If you’re like many business owners these days, you know that insurance is a key component to surviving the financial and reputational fallout that can accompany a loss. Still, there seems to be some lingering misunderstanding about which insurance policy offers what protection. For example, one business found itself in legal quicksand when it tried to use a general liability policy to cover the legal costs of a data breach. They were unaware that only a cyber liability policy can cover data breach expenses when a virus or hacker causes the breach. To help you clear up the confusion once and for all, let’s explore the difference between general liability and cyber liability policies and go over tips for ensuring your small business has adequate data breach coverage.
General Liability Insurance vs. Cyber Liability Insurance
Almost all companies currently have some form of general liability (GL) coverage, which usually includes the following:
- Bodily injury – If someone slips and falls on your business’s property, you can be sued for damages. Many GL policies can also cover the injured person’s medical expenses before the accident becomes a lawsuit.
- Property damage – If your business damages or loses someone’s property, your policy can help pay for the legal or replacement costs.
- Advertising injury – This is one aspect of the GL coverage form that has adapted with the times. It can be applied to defamation lawsuits that originate on social media. It can also help your business if it’s sued over copyright issues.
These three areas can hypothetically address certain cyber exposures, but the reality is that they do not. For instance, that second bullet point – the coverage for a third party’s damaged property – spurs a lot of confusion, especially when it comes to data breach. It makes sense that one would think of client data as client property. It’s their information, after all. But insurance companies typically exclude data breach coverage from their GL policies due to significant differences in the risk. They therefore specify that they cover damage to a third party’s tangible property only, excluding electronic data (i.e., information, facts, or programs stored, created, used, or transmitted to or from computer software), which is considered intangible property.

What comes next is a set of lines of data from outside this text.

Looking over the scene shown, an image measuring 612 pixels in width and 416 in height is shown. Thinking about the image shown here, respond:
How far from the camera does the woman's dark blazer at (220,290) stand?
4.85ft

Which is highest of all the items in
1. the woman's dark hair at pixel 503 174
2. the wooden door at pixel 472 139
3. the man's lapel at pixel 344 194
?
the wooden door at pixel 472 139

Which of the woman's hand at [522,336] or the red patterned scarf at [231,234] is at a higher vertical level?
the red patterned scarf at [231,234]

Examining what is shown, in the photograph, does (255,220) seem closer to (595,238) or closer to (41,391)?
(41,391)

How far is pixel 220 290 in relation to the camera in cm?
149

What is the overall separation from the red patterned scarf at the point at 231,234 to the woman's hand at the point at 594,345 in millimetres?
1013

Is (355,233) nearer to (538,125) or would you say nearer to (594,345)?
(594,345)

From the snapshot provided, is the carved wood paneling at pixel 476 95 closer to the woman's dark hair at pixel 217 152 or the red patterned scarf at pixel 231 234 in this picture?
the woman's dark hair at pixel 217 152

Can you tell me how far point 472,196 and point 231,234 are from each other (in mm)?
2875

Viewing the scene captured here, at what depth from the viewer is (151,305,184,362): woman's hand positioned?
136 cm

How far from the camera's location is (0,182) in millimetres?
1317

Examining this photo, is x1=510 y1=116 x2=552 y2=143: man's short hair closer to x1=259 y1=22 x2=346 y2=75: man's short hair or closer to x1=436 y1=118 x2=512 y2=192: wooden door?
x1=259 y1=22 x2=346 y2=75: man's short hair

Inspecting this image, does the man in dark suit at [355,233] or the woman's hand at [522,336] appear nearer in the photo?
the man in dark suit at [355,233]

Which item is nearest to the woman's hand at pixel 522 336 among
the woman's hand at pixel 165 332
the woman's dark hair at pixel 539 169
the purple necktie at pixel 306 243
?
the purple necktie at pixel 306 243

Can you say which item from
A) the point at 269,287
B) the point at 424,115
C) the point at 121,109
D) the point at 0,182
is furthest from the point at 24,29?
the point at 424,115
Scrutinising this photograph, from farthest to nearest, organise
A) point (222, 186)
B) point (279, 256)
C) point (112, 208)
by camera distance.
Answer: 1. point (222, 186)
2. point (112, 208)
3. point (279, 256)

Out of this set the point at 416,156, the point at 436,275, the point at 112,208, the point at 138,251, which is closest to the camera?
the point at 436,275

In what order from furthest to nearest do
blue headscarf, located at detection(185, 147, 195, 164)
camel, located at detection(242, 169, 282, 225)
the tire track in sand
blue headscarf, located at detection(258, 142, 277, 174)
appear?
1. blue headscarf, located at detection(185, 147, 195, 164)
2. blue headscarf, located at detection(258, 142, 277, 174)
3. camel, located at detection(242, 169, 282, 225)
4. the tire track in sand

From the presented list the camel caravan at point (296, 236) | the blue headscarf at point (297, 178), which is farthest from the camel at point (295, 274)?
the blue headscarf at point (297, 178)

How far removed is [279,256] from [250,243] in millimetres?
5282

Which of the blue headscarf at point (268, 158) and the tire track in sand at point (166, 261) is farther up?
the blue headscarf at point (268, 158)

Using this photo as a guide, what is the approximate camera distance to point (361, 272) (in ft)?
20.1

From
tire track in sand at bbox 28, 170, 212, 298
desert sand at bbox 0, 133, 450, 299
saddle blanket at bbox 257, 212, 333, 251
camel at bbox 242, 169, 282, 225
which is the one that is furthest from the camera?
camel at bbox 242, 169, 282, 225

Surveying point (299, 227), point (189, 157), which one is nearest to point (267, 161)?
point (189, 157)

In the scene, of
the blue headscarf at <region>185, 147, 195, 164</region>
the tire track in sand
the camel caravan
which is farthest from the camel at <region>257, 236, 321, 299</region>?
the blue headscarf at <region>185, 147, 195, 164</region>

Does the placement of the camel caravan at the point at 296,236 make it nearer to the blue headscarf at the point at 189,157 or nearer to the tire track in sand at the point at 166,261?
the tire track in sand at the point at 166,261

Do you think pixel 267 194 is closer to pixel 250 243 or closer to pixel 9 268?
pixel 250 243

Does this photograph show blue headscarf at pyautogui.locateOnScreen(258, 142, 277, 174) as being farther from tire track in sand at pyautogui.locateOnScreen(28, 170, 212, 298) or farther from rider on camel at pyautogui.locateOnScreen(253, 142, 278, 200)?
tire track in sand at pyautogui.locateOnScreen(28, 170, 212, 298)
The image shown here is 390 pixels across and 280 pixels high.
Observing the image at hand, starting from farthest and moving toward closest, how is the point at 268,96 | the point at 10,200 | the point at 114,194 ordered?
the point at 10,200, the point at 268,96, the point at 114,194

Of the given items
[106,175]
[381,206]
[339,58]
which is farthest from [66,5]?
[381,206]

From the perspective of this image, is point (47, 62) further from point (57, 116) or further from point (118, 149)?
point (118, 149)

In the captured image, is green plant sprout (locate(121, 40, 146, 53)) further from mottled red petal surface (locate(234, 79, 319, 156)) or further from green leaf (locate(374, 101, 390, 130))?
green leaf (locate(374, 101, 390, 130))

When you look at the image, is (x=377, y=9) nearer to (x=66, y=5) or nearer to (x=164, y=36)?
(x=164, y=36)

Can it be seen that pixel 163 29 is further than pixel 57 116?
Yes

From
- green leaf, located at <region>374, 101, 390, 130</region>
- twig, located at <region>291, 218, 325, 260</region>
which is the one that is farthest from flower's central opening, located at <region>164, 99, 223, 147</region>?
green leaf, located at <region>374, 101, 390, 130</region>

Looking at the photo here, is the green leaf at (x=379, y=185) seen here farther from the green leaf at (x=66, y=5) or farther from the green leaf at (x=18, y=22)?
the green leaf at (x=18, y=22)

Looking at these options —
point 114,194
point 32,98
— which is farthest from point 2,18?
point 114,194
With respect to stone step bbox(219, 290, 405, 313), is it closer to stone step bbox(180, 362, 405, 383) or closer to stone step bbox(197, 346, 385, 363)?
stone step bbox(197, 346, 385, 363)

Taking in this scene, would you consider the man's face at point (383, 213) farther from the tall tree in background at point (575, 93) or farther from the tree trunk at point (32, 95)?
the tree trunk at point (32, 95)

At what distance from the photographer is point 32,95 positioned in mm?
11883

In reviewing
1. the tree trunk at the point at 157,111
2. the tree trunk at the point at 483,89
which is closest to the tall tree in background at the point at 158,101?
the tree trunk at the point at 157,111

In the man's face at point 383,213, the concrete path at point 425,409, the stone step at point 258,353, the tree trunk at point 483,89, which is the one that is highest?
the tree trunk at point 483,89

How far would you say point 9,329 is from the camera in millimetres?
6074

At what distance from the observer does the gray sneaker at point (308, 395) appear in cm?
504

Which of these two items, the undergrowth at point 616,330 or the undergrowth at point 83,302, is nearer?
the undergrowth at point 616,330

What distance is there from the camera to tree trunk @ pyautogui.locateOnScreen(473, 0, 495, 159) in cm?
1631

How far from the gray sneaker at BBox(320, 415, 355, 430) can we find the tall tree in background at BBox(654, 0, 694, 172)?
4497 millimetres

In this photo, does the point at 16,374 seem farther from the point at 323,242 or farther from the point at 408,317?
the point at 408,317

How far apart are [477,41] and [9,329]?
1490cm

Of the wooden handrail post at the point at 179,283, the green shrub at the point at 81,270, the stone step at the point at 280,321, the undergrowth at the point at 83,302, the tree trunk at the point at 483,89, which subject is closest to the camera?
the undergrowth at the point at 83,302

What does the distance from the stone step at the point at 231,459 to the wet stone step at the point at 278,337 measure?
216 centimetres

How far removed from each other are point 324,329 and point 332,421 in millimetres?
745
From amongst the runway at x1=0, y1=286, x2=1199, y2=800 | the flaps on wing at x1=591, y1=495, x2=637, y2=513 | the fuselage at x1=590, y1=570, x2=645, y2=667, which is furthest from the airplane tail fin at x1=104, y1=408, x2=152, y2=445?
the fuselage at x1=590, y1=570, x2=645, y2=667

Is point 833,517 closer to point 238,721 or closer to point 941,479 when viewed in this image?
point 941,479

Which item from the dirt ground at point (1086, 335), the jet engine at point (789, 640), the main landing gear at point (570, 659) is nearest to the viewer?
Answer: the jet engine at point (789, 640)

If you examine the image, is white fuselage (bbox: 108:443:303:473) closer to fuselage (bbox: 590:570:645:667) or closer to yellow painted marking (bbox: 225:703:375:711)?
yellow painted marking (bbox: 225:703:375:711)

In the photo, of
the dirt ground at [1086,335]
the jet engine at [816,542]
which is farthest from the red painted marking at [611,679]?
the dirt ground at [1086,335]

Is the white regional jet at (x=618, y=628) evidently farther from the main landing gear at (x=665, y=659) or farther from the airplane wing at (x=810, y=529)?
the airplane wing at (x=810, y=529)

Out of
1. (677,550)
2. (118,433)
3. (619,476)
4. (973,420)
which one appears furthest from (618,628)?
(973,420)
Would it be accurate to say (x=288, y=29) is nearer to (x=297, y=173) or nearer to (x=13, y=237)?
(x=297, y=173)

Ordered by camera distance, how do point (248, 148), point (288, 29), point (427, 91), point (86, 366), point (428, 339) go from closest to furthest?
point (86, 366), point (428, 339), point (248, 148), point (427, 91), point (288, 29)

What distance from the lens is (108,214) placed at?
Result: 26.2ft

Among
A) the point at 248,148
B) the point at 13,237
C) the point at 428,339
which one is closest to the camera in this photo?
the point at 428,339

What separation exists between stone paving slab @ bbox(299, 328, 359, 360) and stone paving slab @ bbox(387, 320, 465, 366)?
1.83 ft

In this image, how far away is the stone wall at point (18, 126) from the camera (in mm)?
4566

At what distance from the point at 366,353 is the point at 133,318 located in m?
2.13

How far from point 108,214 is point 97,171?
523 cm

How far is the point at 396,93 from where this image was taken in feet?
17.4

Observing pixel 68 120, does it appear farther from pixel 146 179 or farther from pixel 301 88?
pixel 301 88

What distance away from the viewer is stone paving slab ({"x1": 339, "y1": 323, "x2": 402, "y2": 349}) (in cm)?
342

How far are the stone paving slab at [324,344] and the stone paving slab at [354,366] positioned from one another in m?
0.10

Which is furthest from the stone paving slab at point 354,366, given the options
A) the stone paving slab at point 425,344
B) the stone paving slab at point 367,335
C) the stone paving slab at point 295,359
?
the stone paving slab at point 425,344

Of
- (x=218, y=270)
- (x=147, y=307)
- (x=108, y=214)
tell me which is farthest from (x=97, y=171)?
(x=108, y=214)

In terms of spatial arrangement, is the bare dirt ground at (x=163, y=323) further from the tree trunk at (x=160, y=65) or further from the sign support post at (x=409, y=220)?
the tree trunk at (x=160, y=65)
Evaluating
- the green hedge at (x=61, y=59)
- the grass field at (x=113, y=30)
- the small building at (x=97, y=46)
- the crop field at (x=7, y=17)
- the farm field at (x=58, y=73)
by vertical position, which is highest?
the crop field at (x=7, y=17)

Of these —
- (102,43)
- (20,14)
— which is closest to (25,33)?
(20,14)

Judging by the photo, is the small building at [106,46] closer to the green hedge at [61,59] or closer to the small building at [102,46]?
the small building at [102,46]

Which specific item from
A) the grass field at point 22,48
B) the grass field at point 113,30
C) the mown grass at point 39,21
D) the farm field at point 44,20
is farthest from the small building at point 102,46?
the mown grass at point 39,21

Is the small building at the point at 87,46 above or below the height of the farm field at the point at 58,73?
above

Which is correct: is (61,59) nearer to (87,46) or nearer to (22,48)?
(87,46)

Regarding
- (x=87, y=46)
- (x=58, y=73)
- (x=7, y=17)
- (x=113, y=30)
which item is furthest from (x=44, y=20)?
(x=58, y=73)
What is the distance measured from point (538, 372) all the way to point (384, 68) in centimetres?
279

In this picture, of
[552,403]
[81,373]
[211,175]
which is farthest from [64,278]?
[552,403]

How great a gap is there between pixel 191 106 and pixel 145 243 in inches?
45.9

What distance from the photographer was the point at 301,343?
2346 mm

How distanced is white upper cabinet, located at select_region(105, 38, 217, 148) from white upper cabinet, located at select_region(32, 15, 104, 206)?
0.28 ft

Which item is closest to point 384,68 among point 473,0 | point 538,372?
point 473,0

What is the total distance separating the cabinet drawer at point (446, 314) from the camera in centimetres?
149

The first step in addressing this gap in coverage happened before the widespread use of the internet. At that time, the only types of businesses that had so-called cyber exposures were technology firms: companies that were actually in the business of writing software, managing networks, etc. In order to address this exposure, these companies purchased professional liability insurance, also known as errors & omissions insurance (E&O), which covered such things as bad software bringing down a customer’s network, unauthorized access to a client’s system, destruction of data, and a virus impacting another company’s system. However with the growth of the internet, most non-tech companies also became exposed to cyber risks, but only in certain areas. These companies didn’t need full-blown E&O, but instead wanted some type of stand-alone protection that would address their particular exposures. Enter cyber liability insurance.
Cyber liability insurance today is typically classified into four components:
- Errors & Omissions –a third-party form, covering negligence or errors in your product or in the performance of your services (including an indirect breach in customer data)
- Network Security –both a first-party and third-party form, covering unauthorized access, transmission of virus or malicious code, theft/destruction of data (GL will sometimes cover physical damage of data), cyber extortion, and business interruption
- Privacy – also both a first-party and third-party form, covering data exposed by a hacker, lost device, rogue employee, and failure to destroy physical records
- Media Liability – a third party form, covering infringement of intellectual property, and advertising/personal injury (the GL version of advertising injury only covers activities performed by you on your own behalf, not activities on the behalf of others)
Depending on the nature of your business, you have the option of selecting the specific cyber liability components you need as part of your overall insurance program.
There are a few key items that are currently not covered in cyber liability policies. These include reputational harm and loss of future revenue (e.g. sales are down due to customers staying away after a data breach), however topics such as these are currently being addressed by the insurance industry as policy forms continue to evolve. Just remember that data breaches and security failures happen all the time, but only cyber liability insurance can protect you against cyber attacks.